All lines from the one containing "Out of the things" through the last line of the listing below are to be copied exactly. Exclude the pictures.

•••••

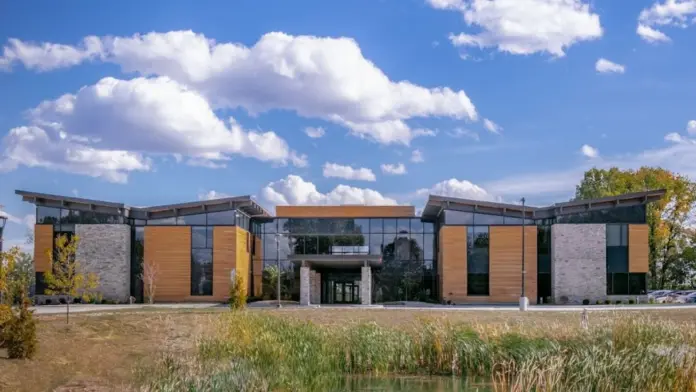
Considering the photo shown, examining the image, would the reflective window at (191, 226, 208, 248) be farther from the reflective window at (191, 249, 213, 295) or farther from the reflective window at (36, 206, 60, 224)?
the reflective window at (36, 206, 60, 224)

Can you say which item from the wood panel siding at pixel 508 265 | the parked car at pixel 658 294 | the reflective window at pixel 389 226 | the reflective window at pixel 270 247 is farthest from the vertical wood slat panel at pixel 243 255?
the parked car at pixel 658 294

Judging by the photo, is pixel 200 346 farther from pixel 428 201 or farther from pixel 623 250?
pixel 623 250

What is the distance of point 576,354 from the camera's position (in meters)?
17.1

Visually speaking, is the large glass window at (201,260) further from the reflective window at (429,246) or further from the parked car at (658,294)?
the parked car at (658,294)

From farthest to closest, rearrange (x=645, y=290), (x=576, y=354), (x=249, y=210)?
(x=249, y=210) → (x=645, y=290) → (x=576, y=354)

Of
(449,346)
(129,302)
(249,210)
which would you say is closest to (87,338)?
(449,346)

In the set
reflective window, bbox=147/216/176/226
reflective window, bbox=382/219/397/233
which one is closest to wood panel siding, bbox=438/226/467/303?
reflective window, bbox=382/219/397/233

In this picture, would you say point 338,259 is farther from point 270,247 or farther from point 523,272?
point 523,272

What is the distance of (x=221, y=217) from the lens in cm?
5038

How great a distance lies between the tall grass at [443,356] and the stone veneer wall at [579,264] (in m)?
28.1

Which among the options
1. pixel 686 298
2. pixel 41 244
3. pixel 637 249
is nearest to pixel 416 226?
pixel 637 249

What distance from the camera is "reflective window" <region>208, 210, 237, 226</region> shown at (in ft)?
165

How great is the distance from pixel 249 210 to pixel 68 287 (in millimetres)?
27126

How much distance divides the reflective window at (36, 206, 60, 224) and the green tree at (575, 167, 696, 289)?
4160cm
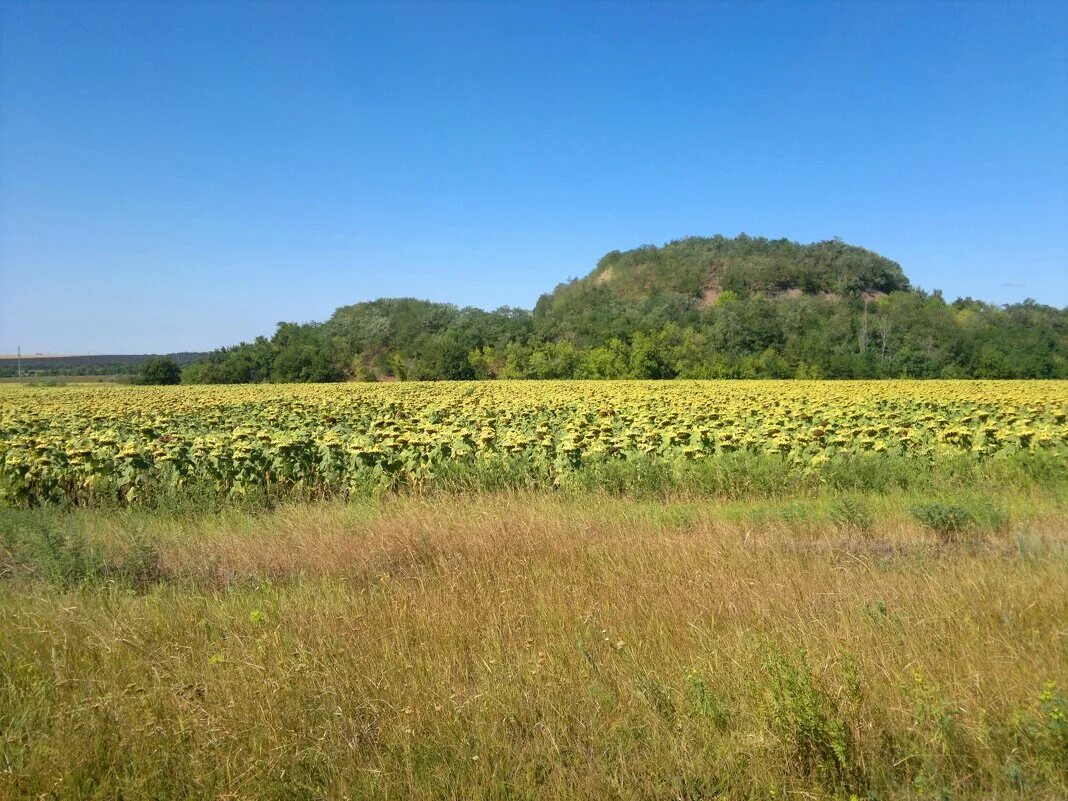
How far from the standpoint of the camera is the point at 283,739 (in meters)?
2.95

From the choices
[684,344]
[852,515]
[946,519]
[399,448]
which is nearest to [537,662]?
[852,515]

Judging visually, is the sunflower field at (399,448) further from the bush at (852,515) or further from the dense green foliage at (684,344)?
the dense green foliage at (684,344)

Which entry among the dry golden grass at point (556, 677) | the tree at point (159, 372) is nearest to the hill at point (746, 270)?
the tree at point (159, 372)

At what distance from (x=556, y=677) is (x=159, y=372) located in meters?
74.9

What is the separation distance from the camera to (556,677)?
337 cm

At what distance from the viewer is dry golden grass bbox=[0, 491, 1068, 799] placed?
2721 mm

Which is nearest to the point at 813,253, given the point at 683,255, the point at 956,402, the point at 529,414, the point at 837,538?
the point at 683,255

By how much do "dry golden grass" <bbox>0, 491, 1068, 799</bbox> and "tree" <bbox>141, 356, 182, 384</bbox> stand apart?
70.6 m

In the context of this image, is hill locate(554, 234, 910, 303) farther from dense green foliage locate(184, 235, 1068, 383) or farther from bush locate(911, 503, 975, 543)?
bush locate(911, 503, 975, 543)

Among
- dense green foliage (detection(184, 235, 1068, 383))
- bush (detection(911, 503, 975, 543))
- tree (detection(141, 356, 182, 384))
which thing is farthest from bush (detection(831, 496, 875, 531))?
tree (detection(141, 356, 182, 384))

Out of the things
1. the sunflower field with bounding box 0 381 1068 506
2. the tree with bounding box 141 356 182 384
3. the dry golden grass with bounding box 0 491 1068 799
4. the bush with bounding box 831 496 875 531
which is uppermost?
the tree with bounding box 141 356 182 384

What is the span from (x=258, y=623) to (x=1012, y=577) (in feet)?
16.8

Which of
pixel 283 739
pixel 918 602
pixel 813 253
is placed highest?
pixel 813 253

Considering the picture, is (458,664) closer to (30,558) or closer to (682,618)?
(682,618)
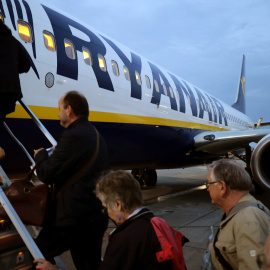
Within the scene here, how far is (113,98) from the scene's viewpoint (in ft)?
17.8

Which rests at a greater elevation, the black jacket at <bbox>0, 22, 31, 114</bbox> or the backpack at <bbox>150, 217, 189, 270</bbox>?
the black jacket at <bbox>0, 22, 31, 114</bbox>

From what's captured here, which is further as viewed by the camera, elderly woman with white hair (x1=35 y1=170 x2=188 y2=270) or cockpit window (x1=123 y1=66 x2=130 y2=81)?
cockpit window (x1=123 y1=66 x2=130 y2=81)

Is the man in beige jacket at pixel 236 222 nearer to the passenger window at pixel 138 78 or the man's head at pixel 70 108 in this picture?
the man's head at pixel 70 108

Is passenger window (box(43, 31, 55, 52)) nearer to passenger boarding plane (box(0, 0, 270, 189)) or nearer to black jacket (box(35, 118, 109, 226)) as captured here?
passenger boarding plane (box(0, 0, 270, 189))

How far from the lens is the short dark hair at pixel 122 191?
161 centimetres

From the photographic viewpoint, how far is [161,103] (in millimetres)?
7172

•••••

Solution to this exercise:
Out of the things
1. the sunflower field with bounding box 0 381 1068 506
2. the tree with bounding box 141 356 182 384
3. the dry golden grass with bounding box 0 491 1068 799
4. the bush with bounding box 831 496 875 531
which is uppermost?
the tree with bounding box 141 356 182 384

What is the span from (x=258, y=623) to (x=1012, y=577) (in feet)?
16.8

Which of
pixel 283 739
pixel 918 602
pixel 813 253
is placed highest?
pixel 813 253

Considering the picture, is (458,664) closer to (30,558) or closer to (682,618)?
(682,618)
Within the scene here, how far is (113,98) from the scene's viewpoint (in ft)?
17.8

Which rests at a greater elevation, the black jacket at <bbox>0, 22, 31, 114</bbox> or the backpack at <bbox>150, 217, 189, 270</bbox>?
the black jacket at <bbox>0, 22, 31, 114</bbox>

From what's captured here, which is further as viewed by the camera, elderly woman with white hair (x1=35 y1=170 x2=188 y2=270) or cockpit window (x1=123 y1=66 x2=130 y2=81)?
cockpit window (x1=123 y1=66 x2=130 y2=81)

Is the man in beige jacket at pixel 236 222 nearer to the passenger window at pixel 138 78 or the man's head at pixel 70 108 in this picture?
the man's head at pixel 70 108

Is passenger window (box(43, 31, 55, 52)) nearer to passenger boarding plane (box(0, 0, 270, 189)) or nearer to black jacket (box(35, 118, 109, 226)) as captured here?
passenger boarding plane (box(0, 0, 270, 189))

How far from the lens is the short dark hair at pixel 122 191?
161 centimetres

From the photographic viewpoint, how far is [161,103] (in millimetres)?
7172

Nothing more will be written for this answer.